PROBLEM 1.
In the Samir Selešković biography, under which head coach did he begin as an assistant coach at Fenerbahçe Ülker?
PROBLEM 2.
Edit the Samir Selešković biography by rewriting the stretch from "Samir Selešković (Turkish: Sedat" through "1.88 m tall." with "point guard" replaced by "playmaker".

++++ PASSAGE SHOWN

Samir Selešković

Türk Telekom
- Position: Assistant coach
- League: Turkish Basketball Super League

Personal information
- Born: April 10, 1970 (age 55) Sarajevo, SFR Yugoslavia
- Nationality: Bosnian / Turkish
- Listed height: 6 ft 2 in (1.88 m)
- Listed weight: 200 lb (91 kg)

Career information
- Playing career: 1990–2000
- Position: Point guard

Career history
- 1992–1993: Željezničar Sarajevo
- 1994–1995: Beşiktaş
- 1995–1996: Tofaş Bursa
- 1996–1998: Türk Telekom
- 1998–1999: Maccabi Kiryat Motzkin B.C.
- 1999–2000: Elitzur Ramla

= Samir Selešković =

Bosnian basketball player and coach

Samir Selešković (Turkish: Sedat Pınar; born 10 April 1970) is a former Bosnian professional basketball player and current assistant coach of Türk Telekom from Turkey. The former point guard is 1.88 m tall.

He began his stint as a Fenerbahçe Ülker assistant coach in the 2007–08 Turkish Basketball League season under the head coach Bogdan Tanjević (who led the Bosnian basketball club KK Bosna Sarajevo to the 1979 Euroleague Championship title).

He was a member of the Bosnia and Herzegovina national basketball team in EuroBasket 1993, EuroBasket 1995 Qualifying Round and EuroBasket 1997.

++++++++
++++ RECORDED DATA

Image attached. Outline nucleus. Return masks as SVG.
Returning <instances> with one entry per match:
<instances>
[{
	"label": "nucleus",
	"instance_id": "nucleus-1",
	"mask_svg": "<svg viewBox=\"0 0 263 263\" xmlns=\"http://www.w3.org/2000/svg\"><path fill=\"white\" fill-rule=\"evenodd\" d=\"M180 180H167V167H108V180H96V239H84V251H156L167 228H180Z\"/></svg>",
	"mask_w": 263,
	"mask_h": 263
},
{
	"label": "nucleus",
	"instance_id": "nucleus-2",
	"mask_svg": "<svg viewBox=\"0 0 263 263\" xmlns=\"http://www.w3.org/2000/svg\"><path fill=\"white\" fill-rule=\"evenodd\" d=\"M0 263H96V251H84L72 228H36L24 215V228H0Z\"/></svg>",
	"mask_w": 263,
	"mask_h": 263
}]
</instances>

++++++++

ANSWER SPACE 1.
Bogdan Tanjević

ANSWER SPACE 2.
Samir Selešković (Turkish: Sedat Pınar; born 10 April 1970) is a former Bosnian professional basketball player and current assistant coach of Türk Telekom from Turkey. The former playmaker is 1.88 m tall.